A new report produced by the global research and advisory firm Oxford Business Group (OBG), in partnership with Qatar Development Bank (QDB), maps out the country’s efforts to put entrepreneurial activity and innovation at the heart of its long-term growth strategy.
The Business Journey Report shines a spotlight on Qatar’s start-up and SME ecosystem, combining detailed analysis, key data and infographics relating to the socio-economic landscape in an easy-to-navigate and accessible format.
The country’s ongoing economic diversification and private sector development agenda, which sit at the heart of the Qatar Vision 2030 roadmap, are a key focus.
Here, the report charts the measures being implemented to nurture new growth engines, boost FDI and strengthen Qatar’s competitiveness, which will help to provide a buffer against future shocks to global energy markets, in the wake of the Covid-19 pandemic. It also pinpoints several segments of the economy that have been earmarked as ripe for development, with smart manufacturing, ICT, financial services, tourism, logistics, professional services and science-related industries, among those identified.
Subscribers will find extensive coverage of the digital transformation process under way in Qatar, which gathered pace during the coronavirus arrived and is set to accelerate further as more firms move to harness the potential of tech-led solutions.
In addition, the report contains an in-depth analysis of the country’s export trajectory, noting that rising demand in Asia meant international sales had returned to pre-pandemic levels by early 2021. With energy-related shipments accounting for the bulk of sales, it also considers what Qatar can do to tap new overseas growth opportunities by developing a more diverse export basket and encouraging SMEs to sell products and services beyond the country’s borders.

----------

EXPLORE THE MATERIAL
A. Translate this sentence from the passage about the Business Journey Report into Spanish: "The country’s ongoing economic diversification and private sector development agenda, which sit at the heart of the Qatar Vision 2030 roadmap, are a key focus."
B. Extend the passage about the Business Journey Report with a few sentences that pick up right after its final sentence.
The data has no connection to the passage about the Business Journey Report.

----------

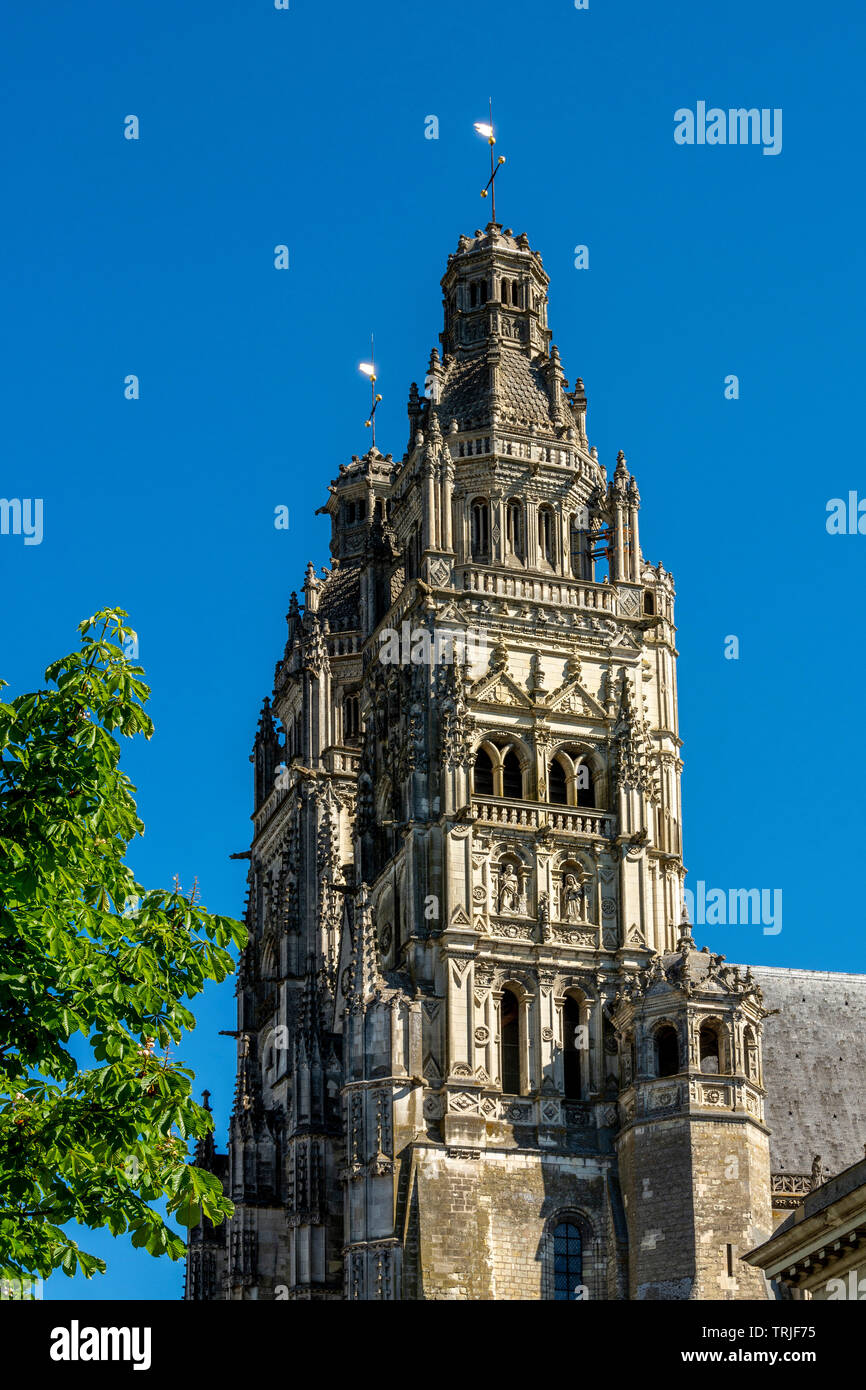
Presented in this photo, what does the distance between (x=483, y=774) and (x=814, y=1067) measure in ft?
42.8

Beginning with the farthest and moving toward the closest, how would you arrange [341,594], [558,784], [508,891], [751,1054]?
[341,594] → [558,784] → [508,891] → [751,1054]

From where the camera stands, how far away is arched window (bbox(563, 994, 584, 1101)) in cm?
6234

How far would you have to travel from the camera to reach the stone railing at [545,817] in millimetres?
63625

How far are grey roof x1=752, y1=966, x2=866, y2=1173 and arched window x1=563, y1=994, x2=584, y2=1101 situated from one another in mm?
6548

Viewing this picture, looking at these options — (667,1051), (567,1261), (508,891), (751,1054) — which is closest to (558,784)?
(508,891)

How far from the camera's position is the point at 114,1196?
23.8 meters

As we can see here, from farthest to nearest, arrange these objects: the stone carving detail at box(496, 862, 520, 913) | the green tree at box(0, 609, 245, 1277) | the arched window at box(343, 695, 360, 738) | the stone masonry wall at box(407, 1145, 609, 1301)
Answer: the arched window at box(343, 695, 360, 738), the stone carving detail at box(496, 862, 520, 913), the stone masonry wall at box(407, 1145, 609, 1301), the green tree at box(0, 609, 245, 1277)

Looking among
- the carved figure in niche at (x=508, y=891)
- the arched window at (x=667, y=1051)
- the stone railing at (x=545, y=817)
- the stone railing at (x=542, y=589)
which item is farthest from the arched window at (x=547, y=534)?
the arched window at (x=667, y=1051)

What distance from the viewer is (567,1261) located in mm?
59312

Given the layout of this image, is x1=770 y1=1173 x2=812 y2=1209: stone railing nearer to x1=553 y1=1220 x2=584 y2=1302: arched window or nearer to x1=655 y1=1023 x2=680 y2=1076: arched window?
x1=655 y1=1023 x2=680 y2=1076: arched window

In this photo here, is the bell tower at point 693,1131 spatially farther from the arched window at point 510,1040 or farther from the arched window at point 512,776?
the arched window at point 512,776

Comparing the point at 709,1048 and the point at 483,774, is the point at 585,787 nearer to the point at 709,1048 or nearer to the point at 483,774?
the point at 483,774

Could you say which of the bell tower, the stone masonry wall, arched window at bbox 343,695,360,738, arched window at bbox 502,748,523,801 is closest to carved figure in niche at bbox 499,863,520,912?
arched window at bbox 502,748,523,801
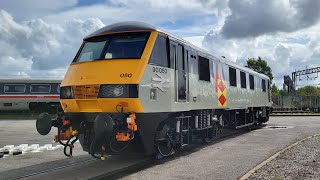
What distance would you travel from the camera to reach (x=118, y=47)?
9.66 meters

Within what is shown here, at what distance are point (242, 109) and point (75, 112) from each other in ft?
35.2

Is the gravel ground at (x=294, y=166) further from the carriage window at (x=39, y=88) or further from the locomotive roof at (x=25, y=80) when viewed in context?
the locomotive roof at (x=25, y=80)

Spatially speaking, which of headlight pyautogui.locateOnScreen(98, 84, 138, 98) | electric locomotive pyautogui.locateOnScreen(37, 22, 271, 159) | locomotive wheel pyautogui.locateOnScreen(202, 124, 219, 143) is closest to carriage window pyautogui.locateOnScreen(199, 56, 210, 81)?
electric locomotive pyautogui.locateOnScreen(37, 22, 271, 159)

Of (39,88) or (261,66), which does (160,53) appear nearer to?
(39,88)

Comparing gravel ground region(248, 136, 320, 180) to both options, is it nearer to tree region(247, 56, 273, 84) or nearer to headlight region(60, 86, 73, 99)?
headlight region(60, 86, 73, 99)

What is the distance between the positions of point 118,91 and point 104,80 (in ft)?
1.47

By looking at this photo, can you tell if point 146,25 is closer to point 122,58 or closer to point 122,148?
point 122,58

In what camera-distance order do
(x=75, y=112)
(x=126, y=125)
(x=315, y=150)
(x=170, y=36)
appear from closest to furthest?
(x=126, y=125)
(x=75, y=112)
(x=170, y=36)
(x=315, y=150)

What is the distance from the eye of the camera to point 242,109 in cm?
1844

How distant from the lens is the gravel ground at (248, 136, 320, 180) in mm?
8219

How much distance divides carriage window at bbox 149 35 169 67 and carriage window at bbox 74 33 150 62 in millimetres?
316

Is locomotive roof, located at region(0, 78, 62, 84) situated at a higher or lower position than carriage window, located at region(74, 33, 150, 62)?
higher

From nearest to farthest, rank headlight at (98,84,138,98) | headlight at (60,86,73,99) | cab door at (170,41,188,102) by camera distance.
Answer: headlight at (98,84,138,98)
headlight at (60,86,73,99)
cab door at (170,41,188,102)

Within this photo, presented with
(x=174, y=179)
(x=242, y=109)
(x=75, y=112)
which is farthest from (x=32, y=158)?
(x=242, y=109)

----------

LIST OF ANSWERS
A. La diversificación económica en curso del país y su agenda de desarrollo del sector privado, que ocupan un lugar central en la hoja de ruta Qatar Visión 2030, son uno de los focos principales.

B.
The report explores the key role that development partners, including QDB, have played in supporting Qatar’s SMEs through the pandemic in an increasingly digitalised economy, with initiatives that range from funding options for expansion to accelerator programmes for emerging industries.
Licence holders will find an in-depth interview with Abdulrahman Hesham Al Sowaidi, Acting CEO, QDB, in which he shares his thoughts on the need for new ideas to achieve sustainable development and economic stability locally and globally, in the aftermath of the pandemic.
“This is why QDB is focusing on a number of key areas to help the SME ecosystem and the private sector adapt to changes and thrive in the new economy, including digital transformation, achieving self-sufficiency in target industries, enhancing localisation opportunities, and promoting healthy competition, all while nurturing innovation and helping introduce forward-looking solutions to new economic challenges,” he told OBG.
Jana Treeck, OBG’s Managing Director for the Middle East, said that a combination of strong economic fundamentals and hydrocarbon wealth had enabled Qatar to weather the economic challenges of the pandemic relatively well, with the World Bank forecasting a robust near-term recovery.
“Qatar’s diversification efforts are already delivering results, with non-hydrocarbon growth projected to outstrip the oil and gas sector next year,” Treeck said. “While the country’s role as host of the FIFA World Cup 2022 will provide an abundance of opportunities for start-ups and SMEs in the services sector, the stage is also set for high-potential segments like fashion and design, smart manufacturing and fintech, to become new avenues of growth in a more innovation-led economy.”
The Business Journey Report forms part of a series of tailored reports that OBG is currently producing with its partners, alongside other highly relevant, go-to research tools, including a range of country-specific Growth and Recovery Outlook articles and interviews.